Excerto fornecido:
━━━━━━━━━━

Arte do encontro e arquitetura da reconciliação

06 abril 2023

Falando sobre injustiças históricas e crimes de guerra na sua encíclica Fratelli tutti, o Papa Francisco afirma que «hoje é fácil cair na tentação de virar a página, dizendo que já passou muito tempo e é preciso olhar para diante. Isso não, por amor de Deus! Sem memória, nunca se avança; não se evolui sem uma memória íntegra e luminosa» (Fratelli tutti, 249).

Na Nota sobre a “Doutrina da descoberta” (publicada a 31 de março pelo Dicastério para a cultura e a educação e pelo Dicastério para o serviço do desenvolvimento humano integral), a Santa Sé examina cuidadosamente a história da Igreja e a sua deplorável associação com a doutrina da descoberta, que foi invocada por várias potências coloniais contra as populações indígenas em diferentes partes do mundo para justificar a expropriação da sua história e a subestimação e eliminação das suas culturas.

━━━━━━━━━━

Entradas armazenadas:
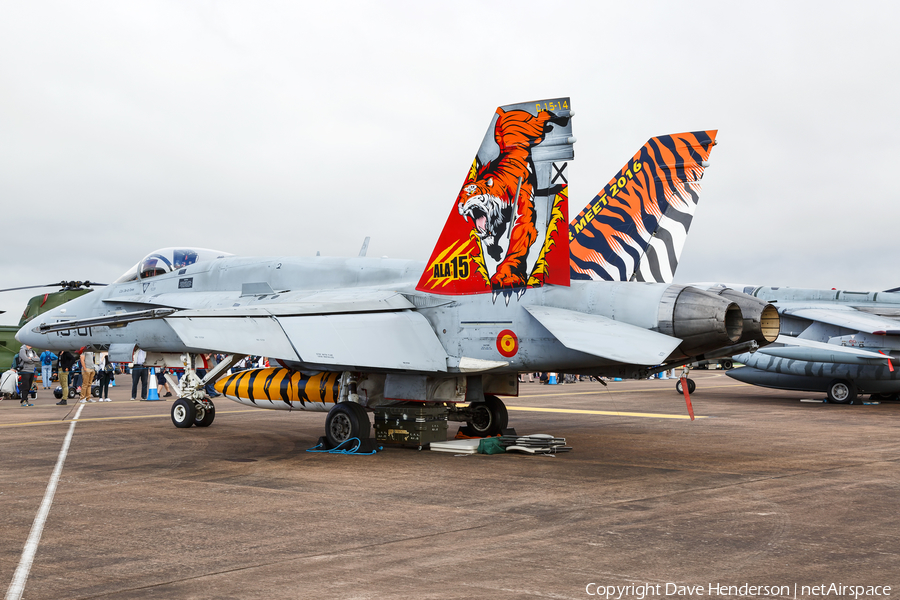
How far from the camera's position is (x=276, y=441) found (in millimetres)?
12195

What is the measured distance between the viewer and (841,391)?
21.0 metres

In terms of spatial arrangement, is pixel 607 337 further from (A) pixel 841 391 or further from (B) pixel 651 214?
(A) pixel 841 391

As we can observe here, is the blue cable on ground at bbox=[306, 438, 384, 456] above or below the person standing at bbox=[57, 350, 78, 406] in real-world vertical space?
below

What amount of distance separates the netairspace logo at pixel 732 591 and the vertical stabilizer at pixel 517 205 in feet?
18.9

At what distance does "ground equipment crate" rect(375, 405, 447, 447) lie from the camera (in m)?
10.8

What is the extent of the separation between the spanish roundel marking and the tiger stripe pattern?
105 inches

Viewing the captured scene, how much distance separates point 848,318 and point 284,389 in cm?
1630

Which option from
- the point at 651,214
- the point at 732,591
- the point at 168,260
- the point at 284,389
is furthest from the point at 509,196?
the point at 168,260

━━━━━━━━━━

Exercícios propostos:
a) Indique tudo aquilo que, segundo o texto sobre a Doutrina da descoberta, as potências coloniais procuraram justificar ao invocar essa doutrina contra as populações indígenas.
b) Prossiga o texto sobre a Doutrina da descoberta a partir da última frase apresentada.
A listagem provém de uma fonte distinta da do texto.

Soluções do exercício:
a)
- A expropriação da história das populações indígenas
- A subestimação das suas culturas
- A eliminação das suas culturas

b)
A nota reconhece que as Bulas papais sobre as quais as potências coloniais apoiaram as suas reivindicações não refletiam adequadamente a igual dignidade e direitos dos povos indígenas e que os documentos foram manipulados por essas potências para justificar atos imorais contra eles perpetrados, por vezes sem a oposição das autoridades eclesiásticas. A doutrina da descoberta não fazia parte do ensinamento da Igreja católica, e é repudiada nesta Nota; mas este trágico acontecimento lembra-nos a necessidade de nos mantermos cada vez mais vigilantes na nossa defesa da dignidade de todos os homens e a necessidade de crescer no conhecimento e apreciação das suas culturas. Especificamente, como o Papa Francisco nos recordou na Encíclica Laudato si’: «É indispensável prestar uma atenção especial às comunidades aborígenes com as suas tradições culturais... Com efeito, para elas, a terra não é um bem económico, mas dom gratuito de Deus e dos antepassados que nela descansam, um espaço sagrado com o qual precisam de interagir para manter a sua identidade e os seus valores» (Laudato si’, 146).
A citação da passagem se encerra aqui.